▶ **DESCRIPTION OF THE TASK**: Extract, character for character, the rows from the very first line through the line that contains "122L90 139H131L147 122V66H131V57H90L74", including both of those lines.

▶ **RECORDS SUPPLIED**:
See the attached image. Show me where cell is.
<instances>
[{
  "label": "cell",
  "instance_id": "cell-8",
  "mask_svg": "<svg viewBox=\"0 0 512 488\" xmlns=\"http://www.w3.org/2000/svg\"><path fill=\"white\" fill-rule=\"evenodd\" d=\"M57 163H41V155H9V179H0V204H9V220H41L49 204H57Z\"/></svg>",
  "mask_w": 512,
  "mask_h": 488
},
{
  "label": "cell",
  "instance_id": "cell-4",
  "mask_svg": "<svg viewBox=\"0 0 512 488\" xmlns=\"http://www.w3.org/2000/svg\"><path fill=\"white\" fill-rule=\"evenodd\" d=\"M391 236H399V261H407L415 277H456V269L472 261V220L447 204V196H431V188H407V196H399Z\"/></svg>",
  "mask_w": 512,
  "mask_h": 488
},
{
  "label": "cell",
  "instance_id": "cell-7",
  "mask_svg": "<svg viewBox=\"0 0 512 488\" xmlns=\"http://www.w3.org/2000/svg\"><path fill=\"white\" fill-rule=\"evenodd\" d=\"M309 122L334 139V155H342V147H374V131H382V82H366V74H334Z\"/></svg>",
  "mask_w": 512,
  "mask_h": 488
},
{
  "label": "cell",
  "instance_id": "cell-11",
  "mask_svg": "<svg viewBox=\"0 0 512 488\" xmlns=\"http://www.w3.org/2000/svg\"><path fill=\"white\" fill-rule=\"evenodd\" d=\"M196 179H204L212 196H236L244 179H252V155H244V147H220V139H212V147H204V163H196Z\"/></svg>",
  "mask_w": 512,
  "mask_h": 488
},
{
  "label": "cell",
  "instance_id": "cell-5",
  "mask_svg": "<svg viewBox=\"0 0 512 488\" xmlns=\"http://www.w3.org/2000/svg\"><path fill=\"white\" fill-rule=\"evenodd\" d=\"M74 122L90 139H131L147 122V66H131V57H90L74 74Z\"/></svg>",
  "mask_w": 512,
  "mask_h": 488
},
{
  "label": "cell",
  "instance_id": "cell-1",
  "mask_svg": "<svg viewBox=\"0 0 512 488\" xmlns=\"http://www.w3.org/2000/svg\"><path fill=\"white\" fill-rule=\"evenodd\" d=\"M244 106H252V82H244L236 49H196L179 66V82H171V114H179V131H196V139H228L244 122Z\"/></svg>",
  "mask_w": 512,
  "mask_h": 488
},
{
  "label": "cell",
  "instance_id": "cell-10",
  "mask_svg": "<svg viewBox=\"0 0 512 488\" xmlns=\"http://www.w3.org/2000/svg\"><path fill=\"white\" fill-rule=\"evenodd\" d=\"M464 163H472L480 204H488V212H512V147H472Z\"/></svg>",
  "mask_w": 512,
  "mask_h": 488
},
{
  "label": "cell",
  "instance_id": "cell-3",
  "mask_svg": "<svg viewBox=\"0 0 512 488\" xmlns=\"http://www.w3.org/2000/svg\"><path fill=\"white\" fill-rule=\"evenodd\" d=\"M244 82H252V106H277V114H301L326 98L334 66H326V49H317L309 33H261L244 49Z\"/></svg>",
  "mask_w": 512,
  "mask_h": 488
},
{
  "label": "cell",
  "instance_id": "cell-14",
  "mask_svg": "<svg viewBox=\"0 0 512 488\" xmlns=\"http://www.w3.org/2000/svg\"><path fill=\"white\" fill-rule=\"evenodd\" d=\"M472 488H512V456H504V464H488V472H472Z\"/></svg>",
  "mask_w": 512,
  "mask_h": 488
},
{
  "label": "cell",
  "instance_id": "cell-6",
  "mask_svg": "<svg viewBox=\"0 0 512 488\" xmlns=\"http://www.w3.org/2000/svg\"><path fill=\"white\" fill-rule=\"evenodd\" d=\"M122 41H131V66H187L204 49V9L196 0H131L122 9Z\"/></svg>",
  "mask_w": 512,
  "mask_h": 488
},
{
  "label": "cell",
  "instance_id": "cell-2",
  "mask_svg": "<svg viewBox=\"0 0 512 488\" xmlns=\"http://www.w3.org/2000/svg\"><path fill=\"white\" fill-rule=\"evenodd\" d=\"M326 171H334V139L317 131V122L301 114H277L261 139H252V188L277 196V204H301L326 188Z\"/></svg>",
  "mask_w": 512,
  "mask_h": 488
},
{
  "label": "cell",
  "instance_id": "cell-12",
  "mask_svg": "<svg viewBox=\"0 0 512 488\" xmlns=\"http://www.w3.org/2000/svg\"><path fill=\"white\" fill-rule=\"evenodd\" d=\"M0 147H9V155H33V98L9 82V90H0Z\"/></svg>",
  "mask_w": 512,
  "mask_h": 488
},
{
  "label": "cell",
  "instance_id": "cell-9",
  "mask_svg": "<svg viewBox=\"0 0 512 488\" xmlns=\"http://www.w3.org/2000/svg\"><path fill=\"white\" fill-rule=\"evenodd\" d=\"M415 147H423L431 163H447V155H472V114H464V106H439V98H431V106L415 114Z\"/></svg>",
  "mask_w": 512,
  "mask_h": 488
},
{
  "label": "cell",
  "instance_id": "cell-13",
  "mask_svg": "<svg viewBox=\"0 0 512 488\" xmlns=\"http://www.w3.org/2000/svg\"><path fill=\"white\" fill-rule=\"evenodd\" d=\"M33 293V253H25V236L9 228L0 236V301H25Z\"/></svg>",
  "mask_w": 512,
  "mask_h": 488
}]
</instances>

▶ **COMPLETE ANSWER**:
See the attached image. Show me where cell is.
<instances>
[{
  "label": "cell",
  "instance_id": "cell-8",
  "mask_svg": "<svg viewBox=\"0 0 512 488\" xmlns=\"http://www.w3.org/2000/svg\"><path fill=\"white\" fill-rule=\"evenodd\" d=\"M57 163H41V155H9V179H0V204H9V220H41L49 204H57Z\"/></svg>",
  "mask_w": 512,
  "mask_h": 488
},
{
  "label": "cell",
  "instance_id": "cell-4",
  "mask_svg": "<svg viewBox=\"0 0 512 488\" xmlns=\"http://www.w3.org/2000/svg\"><path fill=\"white\" fill-rule=\"evenodd\" d=\"M391 236H399V261H407L415 277H456V269L472 261V220L447 204V196H431V188H407V196H399Z\"/></svg>",
  "mask_w": 512,
  "mask_h": 488
},
{
  "label": "cell",
  "instance_id": "cell-7",
  "mask_svg": "<svg viewBox=\"0 0 512 488\" xmlns=\"http://www.w3.org/2000/svg\"><path fill=\"white\" fill-rule=\"evenodd\" d=\"M309 122L334 139V155H342V147H374V131H382V82H366V74H334Z\"/></svg>",
  "mask_w": 512,
  "mask_h": 488
},
{
  "label": "cell",
  "instance_id": "cell-11",
  "mask_svg": "<svg viewBox=\"0 0 512 488\" xmlns=\"http://www.w3.org/2000/svg\"><path fill=\"white\" fill-rule=\"evenodd\" d=\"M196 179H204L212 196H236L244 179H252V155H244V147H220V139H212V147H204V163H196Z\"/></svg>",
  "mask_w": 512,
  "mask_h": 488
},
{
  "label": "cell",
  "instance_id": "cell-5",
  "mask_svg": "<svg viewBox=\"0 0 512 488\" xmlns=\"http://www.w3.org/2000/svg\"><path fill=\"white\" fill-rule=\"evenodd\" d=\"M74 122L90 139H131L147 122V66H131V57H90L74 74Z\"/></svg>",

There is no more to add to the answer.